After Kimi-K2, we have another big break in open-source arena, i.e. an updated Qwen3–235B-A22B which has beaten Kimi-K2 on multiple benchmarks.
Qwen3 just released a new variant: Qwen3–235B-A22B-Instruct-2507. No launch event. No noise. But it quietly delivers one of the most capable open-source models we’ve seen this year. It improves performance, follows instructions better, and is optimized for real-world use.
My new book on Model Context Protocol is out now
Model Context Protocol: Advanced AI Agents for Beginners (Generative AI books)
Mixture of Experts: 235B Params, 22B at Runtime
It uses a Mixture-of-Experts (MoE) architecture. The model has 128 experts, but only 8 are active per token. That brings effective active size down to 22B, while still gaining from the larger network’s training capacity.

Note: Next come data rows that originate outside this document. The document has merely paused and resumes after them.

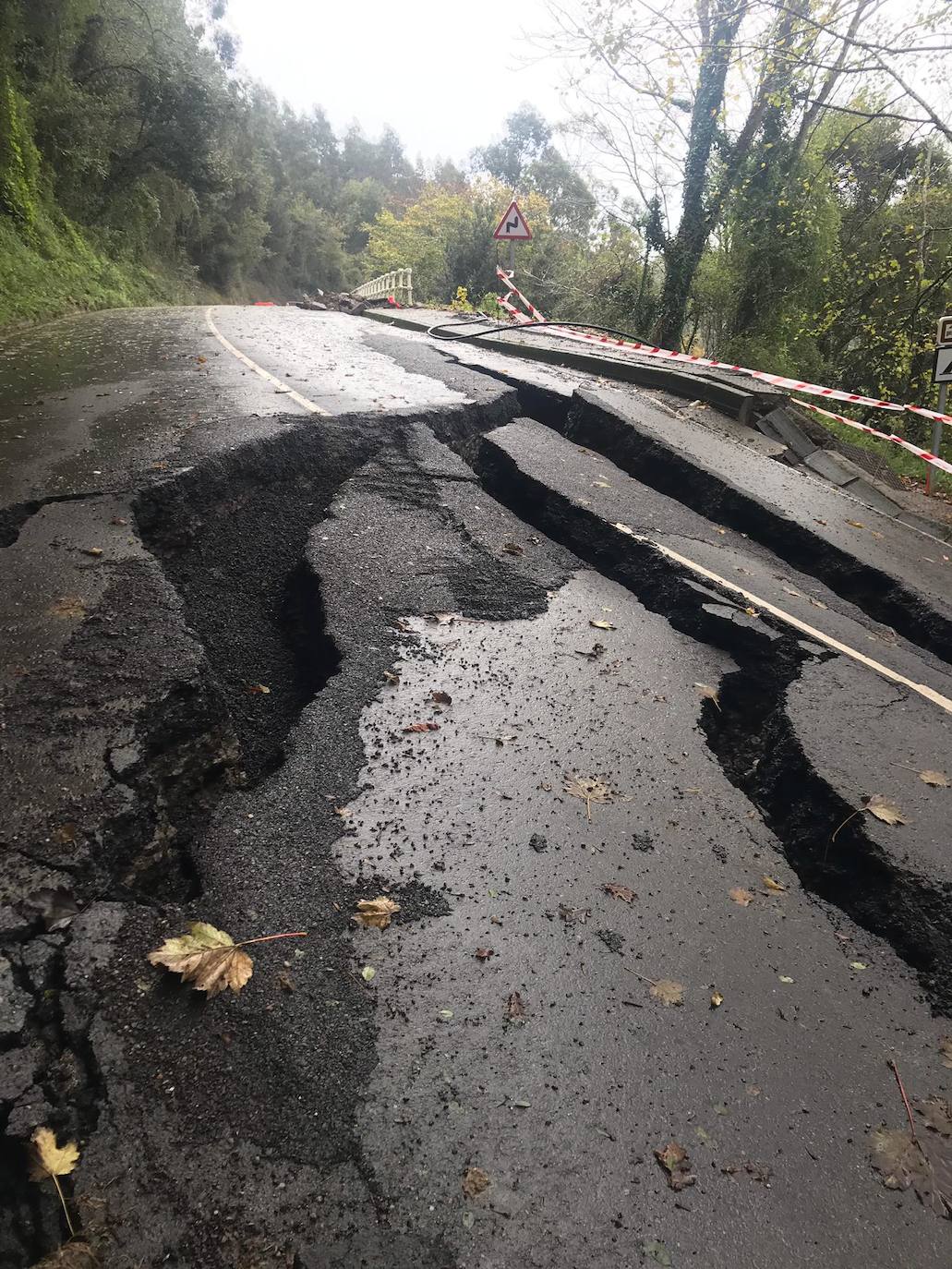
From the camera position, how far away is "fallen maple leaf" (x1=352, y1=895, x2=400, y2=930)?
7.41ft

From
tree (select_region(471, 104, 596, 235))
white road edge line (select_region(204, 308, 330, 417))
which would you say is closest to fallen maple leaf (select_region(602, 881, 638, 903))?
white road edge line (select_region(204, 308, 330, 417))

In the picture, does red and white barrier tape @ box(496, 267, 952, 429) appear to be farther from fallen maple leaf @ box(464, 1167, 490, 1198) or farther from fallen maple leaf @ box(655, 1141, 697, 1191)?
fallen maple leaf @ box(464, 1167, 490, 1198)

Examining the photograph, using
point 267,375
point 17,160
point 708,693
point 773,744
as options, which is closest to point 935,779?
point 773,744

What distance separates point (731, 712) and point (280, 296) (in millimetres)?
48287

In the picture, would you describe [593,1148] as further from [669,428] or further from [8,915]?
[669,428]

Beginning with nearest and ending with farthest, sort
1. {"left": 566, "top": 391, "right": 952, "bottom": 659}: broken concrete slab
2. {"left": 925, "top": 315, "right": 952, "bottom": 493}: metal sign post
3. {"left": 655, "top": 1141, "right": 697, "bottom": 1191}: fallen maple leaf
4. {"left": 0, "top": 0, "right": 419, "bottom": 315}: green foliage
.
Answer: {"left": 655, "top": 1141, "right": 697, "bottom": 1191}: fallen maple leaf
{"left": 566, "top": 391, "right": 952, "bottom": 659}: broken concrete slab
{"left": 925, "top": 315, "right": 952, "bottom": 493}: metal sign post
{"left": 0, "top": 0, "right": 419, "bottom": 315}: green foliage

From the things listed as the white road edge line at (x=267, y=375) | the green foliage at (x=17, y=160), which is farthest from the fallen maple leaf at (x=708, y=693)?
the green foliage at (x=17, y=160)

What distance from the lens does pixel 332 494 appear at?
512 cm

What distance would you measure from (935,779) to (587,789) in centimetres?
175

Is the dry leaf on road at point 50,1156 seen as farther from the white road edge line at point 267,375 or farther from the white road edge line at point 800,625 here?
the white road edge line at point 267,375

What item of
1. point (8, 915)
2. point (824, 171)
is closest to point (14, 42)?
point (824, 171)

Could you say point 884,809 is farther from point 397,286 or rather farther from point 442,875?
point 397,286

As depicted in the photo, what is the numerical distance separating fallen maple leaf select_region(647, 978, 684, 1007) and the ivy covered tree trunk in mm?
15588

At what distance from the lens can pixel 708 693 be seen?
382 centimetres
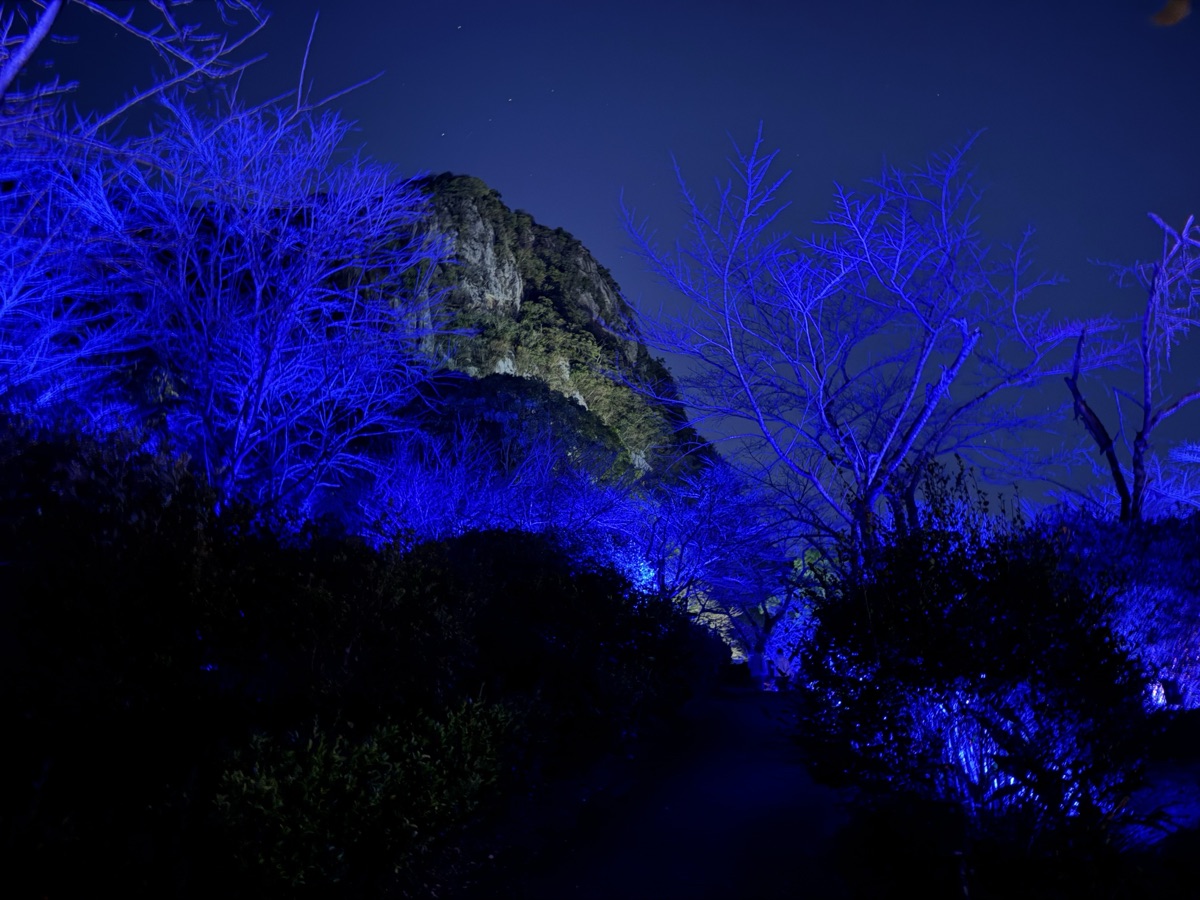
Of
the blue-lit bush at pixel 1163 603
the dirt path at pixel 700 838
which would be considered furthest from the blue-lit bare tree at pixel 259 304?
the blue-lit bush at pixel 1163 603

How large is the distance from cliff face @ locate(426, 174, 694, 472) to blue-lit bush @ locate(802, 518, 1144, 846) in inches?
1090

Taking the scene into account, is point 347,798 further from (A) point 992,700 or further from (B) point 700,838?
(A) point 992,700

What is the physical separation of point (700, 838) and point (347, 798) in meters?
3.19

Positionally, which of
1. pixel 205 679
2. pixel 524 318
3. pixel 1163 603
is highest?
pixel 524 318

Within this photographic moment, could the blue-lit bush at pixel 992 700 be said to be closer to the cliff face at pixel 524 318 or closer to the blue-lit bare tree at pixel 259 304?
the blue-lit bare tree at pixel 259 304

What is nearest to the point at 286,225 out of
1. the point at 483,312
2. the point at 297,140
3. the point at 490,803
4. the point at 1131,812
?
the point at 297,140

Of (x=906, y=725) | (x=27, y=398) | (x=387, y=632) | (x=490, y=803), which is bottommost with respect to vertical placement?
(x=490, y=803)

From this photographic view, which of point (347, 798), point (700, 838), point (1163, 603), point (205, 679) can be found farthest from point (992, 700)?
point (205, 679)

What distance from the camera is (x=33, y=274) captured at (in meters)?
11.7

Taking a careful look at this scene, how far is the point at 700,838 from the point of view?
6293 millimetres

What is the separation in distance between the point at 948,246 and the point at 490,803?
9.34 metres

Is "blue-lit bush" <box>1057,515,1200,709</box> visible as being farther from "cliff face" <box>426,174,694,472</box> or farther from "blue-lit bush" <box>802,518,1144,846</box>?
"cliff face" <box>426,174,694,472</box>

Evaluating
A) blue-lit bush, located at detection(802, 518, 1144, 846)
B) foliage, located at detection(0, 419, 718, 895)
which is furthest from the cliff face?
blue-lit bush, located at detection(802, 518, 1144, 846)

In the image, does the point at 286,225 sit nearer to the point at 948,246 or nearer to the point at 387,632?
the point at 387,632
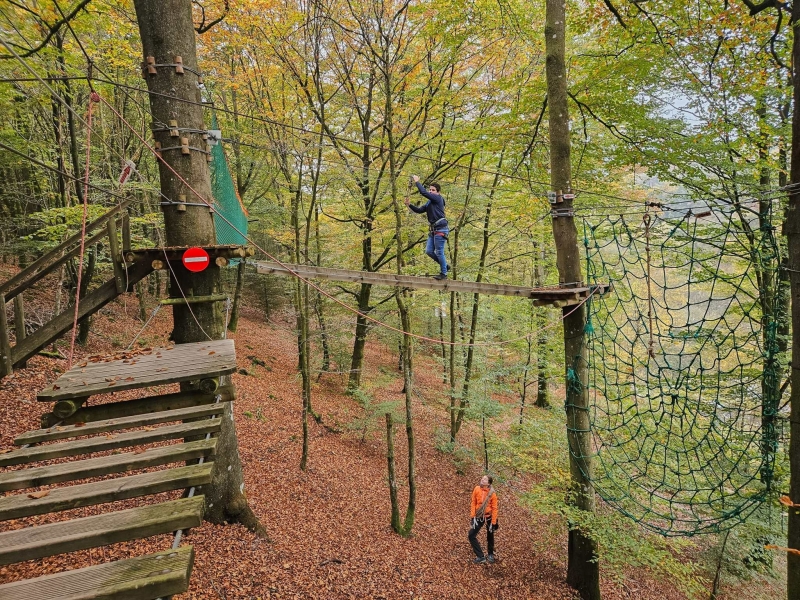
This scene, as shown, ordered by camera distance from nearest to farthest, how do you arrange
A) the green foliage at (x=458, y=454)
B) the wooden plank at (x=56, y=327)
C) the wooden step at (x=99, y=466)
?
the wooden step at (x=99, y=466) < the wooden plank at (x=56, y=327) < the green foliage at (x=458, y=454)

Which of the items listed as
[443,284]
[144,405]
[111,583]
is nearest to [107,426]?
[144,405]

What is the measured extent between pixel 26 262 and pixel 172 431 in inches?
463

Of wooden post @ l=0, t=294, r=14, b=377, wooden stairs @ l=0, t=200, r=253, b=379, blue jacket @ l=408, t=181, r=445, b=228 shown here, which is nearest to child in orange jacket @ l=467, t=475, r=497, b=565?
blue jacket @ l=408, t=181, r=445, b=228

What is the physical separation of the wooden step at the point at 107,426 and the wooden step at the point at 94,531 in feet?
2.51

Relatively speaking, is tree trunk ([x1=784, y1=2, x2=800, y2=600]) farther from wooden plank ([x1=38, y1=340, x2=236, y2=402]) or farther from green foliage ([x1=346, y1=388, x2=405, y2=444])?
green foliage ([x1=346, y1=388, x2=405, y2=444])

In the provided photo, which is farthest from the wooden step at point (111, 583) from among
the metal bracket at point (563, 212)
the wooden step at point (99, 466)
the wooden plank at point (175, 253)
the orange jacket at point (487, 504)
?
the orange jacket at point (487, 504)

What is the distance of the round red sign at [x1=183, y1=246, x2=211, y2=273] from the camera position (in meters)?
3.91

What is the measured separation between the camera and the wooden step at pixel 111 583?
1446 millimetres

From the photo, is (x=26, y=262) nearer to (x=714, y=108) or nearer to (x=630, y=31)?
(x=630, y=31)

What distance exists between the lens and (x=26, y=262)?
34.5 ft

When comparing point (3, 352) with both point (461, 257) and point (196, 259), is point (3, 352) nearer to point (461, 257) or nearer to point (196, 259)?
point (196, 259)

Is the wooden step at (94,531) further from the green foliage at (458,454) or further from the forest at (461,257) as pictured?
the green foliage at (458,454)

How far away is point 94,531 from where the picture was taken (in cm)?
170

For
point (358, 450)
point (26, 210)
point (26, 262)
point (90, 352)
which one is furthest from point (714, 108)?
point (26, 210)
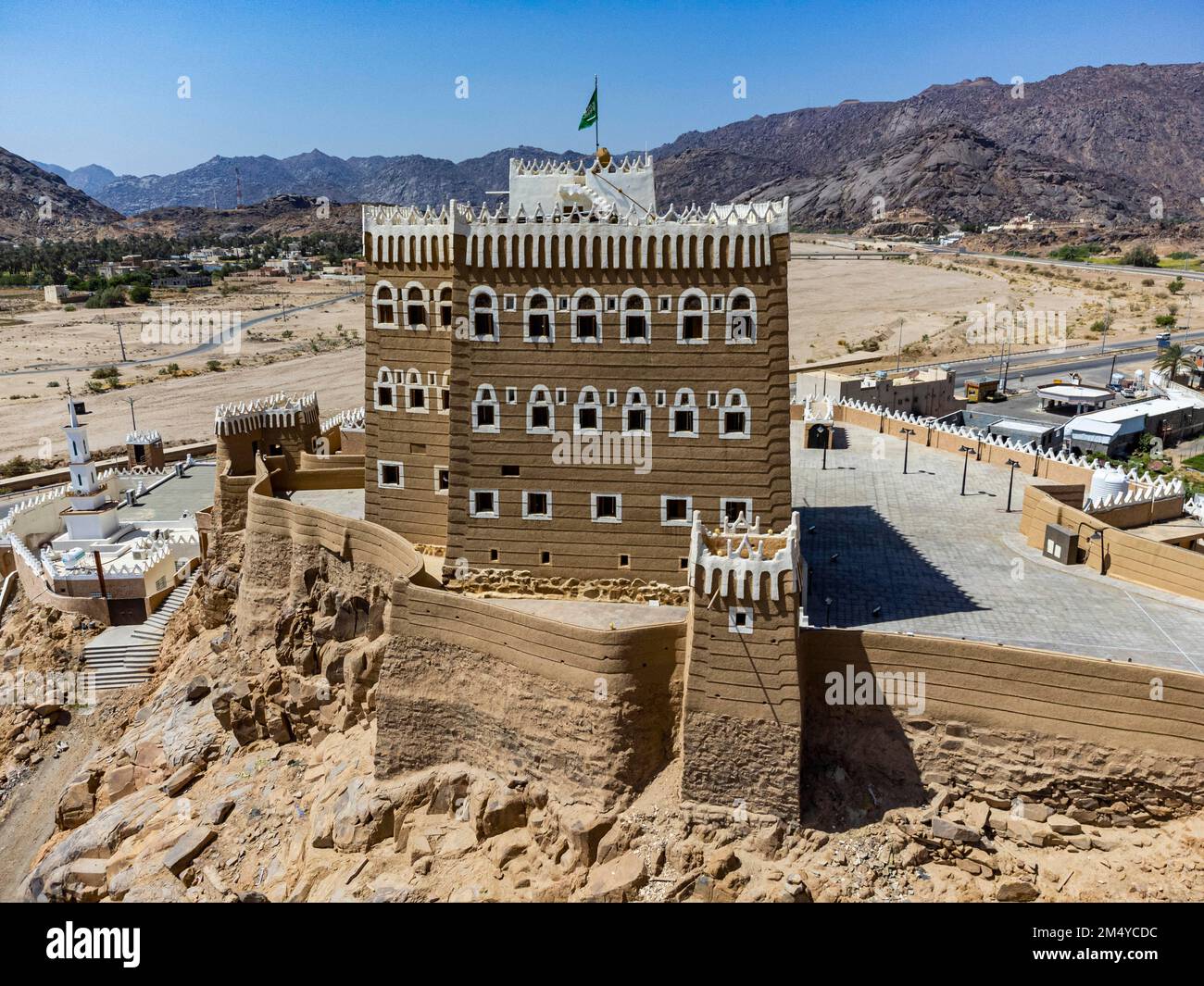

This matters: you get the scale of a large model without running it at full size. Lower cost, better throughput, easier to serve. It runs like a 22B, but thinks like something bigger.
Long Context: 262K Tokens
Qwen3 supports 262,144 tokens of context natively. This makes it useful for large documents, multi-turn conversations, legal texts, long-form code, and agent memory.
For comparison: most models still cap at 32K or 128K, often with tricks to fake longer contexts. Qwen3 handles long-range dependencies straight-up.
GQA for Efficient Attention
It uses Grouped Query Attention (GQA): 64 query heads and 4 key/value heads. The design improves memory usage and speeds up attention layers, especially at longer context lengths.
It’s a trade-off that reduces attention cost without giving up performance. Makes it more stable during inference too.
Instruct Variant
This version, Instruct-2507, is tuned to follow instructions properly. It handles multi-step queries, long-form reasoning, and structured prompts better than the base model.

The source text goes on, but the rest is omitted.